====== DATA EXCERPTS ======

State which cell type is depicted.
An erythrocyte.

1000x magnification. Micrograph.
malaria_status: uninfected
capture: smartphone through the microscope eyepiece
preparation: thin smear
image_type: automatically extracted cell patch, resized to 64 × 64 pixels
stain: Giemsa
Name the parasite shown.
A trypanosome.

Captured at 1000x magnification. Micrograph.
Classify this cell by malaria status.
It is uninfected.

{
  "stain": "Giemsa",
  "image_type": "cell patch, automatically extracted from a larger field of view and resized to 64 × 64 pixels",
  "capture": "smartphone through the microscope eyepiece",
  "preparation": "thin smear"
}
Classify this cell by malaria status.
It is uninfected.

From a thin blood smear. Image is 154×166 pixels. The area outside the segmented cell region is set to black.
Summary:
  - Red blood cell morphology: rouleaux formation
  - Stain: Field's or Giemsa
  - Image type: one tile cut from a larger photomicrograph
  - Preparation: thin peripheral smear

======

Could you copy every record above exactly as it stands?

State which cell type is depicted.
An erythrocyte.

1000x magnification. Micrograph.
malaria_status: uninfected
capture: smartphone through the microscope eyepiece
preparation: thin smear
image_type: automatically extracted cell patch, resized to 64 × 64 pixels
stain: Giemsa
Name the parasite shown.
A trypanosome.

Captured at 1000x magnification. Micrograph.
Classify this cell by malaria status.
It is uninfected.

{
  "stain": "Giemsa",
  "image_type": "cell patch, automatically extracted from a larger field of view and resized to 64 × 64 pixels",
  "capture": "smartphone through the microscope eyepiece",
  "preparation": "thin smear"
}
Classify this cell by malaria status.
It is uninfected.

From a thin blood smear. Image is 154×166 pixels. The area outside the segmented cell region is set to black.
Summary:
  - Red blood cell morphology: rouleaux formation
  - Stain: Field's or Giemsa
  - Image type: one tile cut from a larger photomicrograph
  - Preparation: thin peripheral smear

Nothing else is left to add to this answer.